Exposure and Ritual Prevention is successful 80 percent of the time in significantly reducing obsessions and compulsion, making it the most effective and well-researched treatment for OCD. A person suffering from OCD feels obsessions, which cause extreme anxiety, and is then driven to perform compulsions, which momentarily relieve the anxiety. The goal of EXRP is to expose the OCD sufferer directly to their anxiety-causing obsessions, and then prevent them from performing a ritualistic compulsion to relieve the anxiety. EXRP is a hierarchical process. The therapist has the patient rank their fears from most distressing to least distressing. After the fears are ranked, the patient will then be exposed to each fear as they are ready, starting with the easiest item. The therapist does not force the client do anything the client does not want to do, so great care is taken to be sure the client is ready for the next step. The OCD patient eventually learns that the obsessions are not harmful and the anxiety diminishes on its own over time.

Because even the thought of confronting ones fears can prevent many patients from seeking CBT for OCD, many wonder if it is possible to bypass the behavioral portion of the therapy. Cognitive therapy alone can be helpful if a patient is unable to participate in the behavioral exercises, but the behavioral part of the treatment is the real key to success. Research seems to indicate that cognitive-behavioral therapy for OCD is better than cognitive therapy alone.

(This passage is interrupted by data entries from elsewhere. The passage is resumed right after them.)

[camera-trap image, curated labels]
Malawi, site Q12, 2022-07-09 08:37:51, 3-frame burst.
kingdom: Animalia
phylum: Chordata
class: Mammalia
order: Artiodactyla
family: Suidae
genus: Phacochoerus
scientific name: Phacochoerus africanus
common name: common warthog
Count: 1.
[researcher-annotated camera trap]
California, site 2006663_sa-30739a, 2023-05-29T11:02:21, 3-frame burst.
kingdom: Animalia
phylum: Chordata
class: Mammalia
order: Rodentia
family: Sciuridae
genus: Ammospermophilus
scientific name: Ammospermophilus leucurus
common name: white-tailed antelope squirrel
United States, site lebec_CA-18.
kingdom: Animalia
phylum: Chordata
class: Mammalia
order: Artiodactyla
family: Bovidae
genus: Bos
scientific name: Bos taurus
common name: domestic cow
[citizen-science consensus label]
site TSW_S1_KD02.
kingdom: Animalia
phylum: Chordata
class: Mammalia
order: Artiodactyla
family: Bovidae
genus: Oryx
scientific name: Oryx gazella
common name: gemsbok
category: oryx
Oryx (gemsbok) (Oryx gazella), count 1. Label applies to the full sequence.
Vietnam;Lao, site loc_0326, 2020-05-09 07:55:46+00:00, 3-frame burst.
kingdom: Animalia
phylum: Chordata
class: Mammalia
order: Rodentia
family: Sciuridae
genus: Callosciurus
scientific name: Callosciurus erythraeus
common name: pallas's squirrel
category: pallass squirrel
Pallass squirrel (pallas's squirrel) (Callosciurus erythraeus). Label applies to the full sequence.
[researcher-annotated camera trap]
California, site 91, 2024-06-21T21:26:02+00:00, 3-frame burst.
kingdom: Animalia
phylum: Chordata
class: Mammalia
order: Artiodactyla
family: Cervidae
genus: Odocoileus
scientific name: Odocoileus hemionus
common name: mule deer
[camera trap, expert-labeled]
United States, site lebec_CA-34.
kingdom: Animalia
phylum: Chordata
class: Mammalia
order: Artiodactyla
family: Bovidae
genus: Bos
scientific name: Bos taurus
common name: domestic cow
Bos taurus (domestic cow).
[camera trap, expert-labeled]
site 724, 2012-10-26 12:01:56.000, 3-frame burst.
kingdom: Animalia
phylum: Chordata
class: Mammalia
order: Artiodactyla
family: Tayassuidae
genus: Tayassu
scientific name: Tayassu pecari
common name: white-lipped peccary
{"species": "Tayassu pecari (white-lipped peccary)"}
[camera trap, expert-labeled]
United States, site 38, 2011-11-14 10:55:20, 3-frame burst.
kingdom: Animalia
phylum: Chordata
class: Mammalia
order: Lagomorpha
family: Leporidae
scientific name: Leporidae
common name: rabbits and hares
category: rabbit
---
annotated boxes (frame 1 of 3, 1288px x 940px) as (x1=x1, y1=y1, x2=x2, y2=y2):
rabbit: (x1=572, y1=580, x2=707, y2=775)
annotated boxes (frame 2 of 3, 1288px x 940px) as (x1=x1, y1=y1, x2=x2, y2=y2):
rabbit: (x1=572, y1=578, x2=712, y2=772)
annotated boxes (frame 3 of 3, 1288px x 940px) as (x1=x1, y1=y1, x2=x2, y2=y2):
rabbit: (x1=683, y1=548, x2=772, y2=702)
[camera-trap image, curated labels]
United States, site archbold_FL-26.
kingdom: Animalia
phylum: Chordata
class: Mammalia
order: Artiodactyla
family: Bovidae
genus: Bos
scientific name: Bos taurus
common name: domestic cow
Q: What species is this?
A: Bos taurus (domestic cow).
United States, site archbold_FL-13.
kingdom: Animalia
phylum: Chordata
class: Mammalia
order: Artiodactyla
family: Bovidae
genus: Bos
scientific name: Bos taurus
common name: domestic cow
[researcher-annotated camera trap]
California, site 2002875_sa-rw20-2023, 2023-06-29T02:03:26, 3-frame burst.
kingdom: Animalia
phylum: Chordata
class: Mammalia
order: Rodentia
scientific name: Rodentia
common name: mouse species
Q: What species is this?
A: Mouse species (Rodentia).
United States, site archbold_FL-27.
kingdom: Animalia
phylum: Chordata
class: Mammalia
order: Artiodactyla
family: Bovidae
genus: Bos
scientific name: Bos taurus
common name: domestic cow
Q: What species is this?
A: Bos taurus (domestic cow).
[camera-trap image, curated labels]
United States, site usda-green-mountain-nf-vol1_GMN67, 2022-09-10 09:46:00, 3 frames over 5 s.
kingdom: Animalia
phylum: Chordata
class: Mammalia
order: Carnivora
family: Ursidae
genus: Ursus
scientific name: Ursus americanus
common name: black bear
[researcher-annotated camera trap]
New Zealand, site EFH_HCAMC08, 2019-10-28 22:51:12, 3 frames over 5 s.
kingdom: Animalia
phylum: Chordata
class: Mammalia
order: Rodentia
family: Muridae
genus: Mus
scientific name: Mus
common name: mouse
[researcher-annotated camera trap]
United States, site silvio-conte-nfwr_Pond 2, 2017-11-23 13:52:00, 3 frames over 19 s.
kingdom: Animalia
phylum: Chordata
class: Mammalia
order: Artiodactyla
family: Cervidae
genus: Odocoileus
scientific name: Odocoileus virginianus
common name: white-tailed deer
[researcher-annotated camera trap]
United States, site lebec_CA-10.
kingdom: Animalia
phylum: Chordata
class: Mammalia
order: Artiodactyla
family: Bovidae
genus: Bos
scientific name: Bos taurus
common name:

The therapist will typically assign daily homework and take periodic ratings of symptoms to be sure the patient is improving. The therapist will push the patient somewhat, because ultimately most people need someone to drive them at least a little for effective treatment, but not more than they can handle. It is a difficult process, but very effective and rewarding. EXRP treatment can be accomplished in seventeen 90-minutes sessions, twice per week.